Swen is clingy. She cannot get rid of him! This might be quite surprising for some. Why is it like this? The list person1 consists of two references: One to a string object ("Swen") and the other one to nested list (the address ['Seestrasse', 'Konstanz']. When we used copy, we copied only these references. This means that both person1[1] and person2[1] reference the same list object. When we change this nested list, it is visible in both lists.

Copy Nested lists

deepcopy from the Module copy

A solution to the described problem is provided by the module copy. This module provides the method "deepcopy", which allows a complete or deep copy of an arbitrary list, i.e. shallow and other lists.

Let us redo the previous example with the function deepcopy:

from copy import deepcopy
person1 = ["Swen", ["Seestrasse", "Konstanz"]]

person2 = deepcopy(person1)
person2[0] = "Sarah"

After this the implementation structure looks like this:

Copy nested lists

We can see that the nested list with the address was copied as well. We are now well prepared for Sarah's escape-like move.

person2[1][0] = "Bücklestrasse"

She successfully moved out and left Swen for good, as we can see in the following:

print(person1, person2)
['Swen', ['Seestrasse', 'Konstanz']] ['Sarah', ['Bücklestrasse', 'Konstanz']]

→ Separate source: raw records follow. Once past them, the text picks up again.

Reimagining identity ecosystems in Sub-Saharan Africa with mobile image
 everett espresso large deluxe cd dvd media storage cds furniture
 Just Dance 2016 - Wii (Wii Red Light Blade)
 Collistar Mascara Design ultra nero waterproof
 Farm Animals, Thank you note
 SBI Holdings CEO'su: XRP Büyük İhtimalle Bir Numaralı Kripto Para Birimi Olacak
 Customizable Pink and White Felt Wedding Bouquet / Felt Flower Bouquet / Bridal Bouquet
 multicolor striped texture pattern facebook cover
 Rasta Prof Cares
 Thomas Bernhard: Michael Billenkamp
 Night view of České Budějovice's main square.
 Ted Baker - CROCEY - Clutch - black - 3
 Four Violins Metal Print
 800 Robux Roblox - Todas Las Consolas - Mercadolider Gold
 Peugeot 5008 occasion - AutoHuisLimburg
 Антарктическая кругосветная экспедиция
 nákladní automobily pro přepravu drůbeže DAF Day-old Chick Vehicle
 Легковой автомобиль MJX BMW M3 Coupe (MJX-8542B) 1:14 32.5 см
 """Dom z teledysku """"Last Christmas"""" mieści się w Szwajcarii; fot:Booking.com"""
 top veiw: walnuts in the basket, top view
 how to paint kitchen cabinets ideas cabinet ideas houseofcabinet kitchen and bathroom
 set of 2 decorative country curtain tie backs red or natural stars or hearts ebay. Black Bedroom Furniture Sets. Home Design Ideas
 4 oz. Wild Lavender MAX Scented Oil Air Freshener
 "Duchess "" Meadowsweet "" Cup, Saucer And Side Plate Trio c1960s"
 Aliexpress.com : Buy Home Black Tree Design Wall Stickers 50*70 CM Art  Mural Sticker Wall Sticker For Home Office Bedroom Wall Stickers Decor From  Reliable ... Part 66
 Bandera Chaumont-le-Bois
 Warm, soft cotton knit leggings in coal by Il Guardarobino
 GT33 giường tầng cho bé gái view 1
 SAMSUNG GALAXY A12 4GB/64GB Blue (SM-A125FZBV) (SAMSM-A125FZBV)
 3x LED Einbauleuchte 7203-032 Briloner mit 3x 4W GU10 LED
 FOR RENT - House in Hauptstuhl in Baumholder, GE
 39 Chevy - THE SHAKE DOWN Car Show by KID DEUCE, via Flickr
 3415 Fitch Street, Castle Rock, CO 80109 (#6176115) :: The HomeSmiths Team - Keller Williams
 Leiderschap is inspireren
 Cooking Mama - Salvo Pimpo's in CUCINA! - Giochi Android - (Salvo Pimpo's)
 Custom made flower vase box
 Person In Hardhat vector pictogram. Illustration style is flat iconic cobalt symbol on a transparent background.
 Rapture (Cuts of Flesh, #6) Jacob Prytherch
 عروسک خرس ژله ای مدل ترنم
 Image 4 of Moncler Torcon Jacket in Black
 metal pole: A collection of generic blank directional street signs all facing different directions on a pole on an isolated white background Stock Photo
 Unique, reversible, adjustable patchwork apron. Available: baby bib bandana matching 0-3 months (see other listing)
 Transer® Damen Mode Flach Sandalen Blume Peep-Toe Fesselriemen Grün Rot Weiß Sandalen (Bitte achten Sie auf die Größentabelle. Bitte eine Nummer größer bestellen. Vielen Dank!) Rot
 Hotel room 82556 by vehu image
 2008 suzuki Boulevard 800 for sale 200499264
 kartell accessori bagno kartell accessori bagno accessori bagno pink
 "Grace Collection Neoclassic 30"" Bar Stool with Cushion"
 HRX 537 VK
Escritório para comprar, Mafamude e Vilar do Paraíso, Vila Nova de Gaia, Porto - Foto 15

For the sake of clarity, we also provide a diagram here.

Copy nested lists

We can see by using the id function that the sublist has been copied, because id(person1[1]) is different from id(person2[1]). An interesting fact is that the strings are not copied: person1[0] and person2[0] reference the same string.

print(id(person1[1]), id(person2[1]))
139720051192456 139720054073864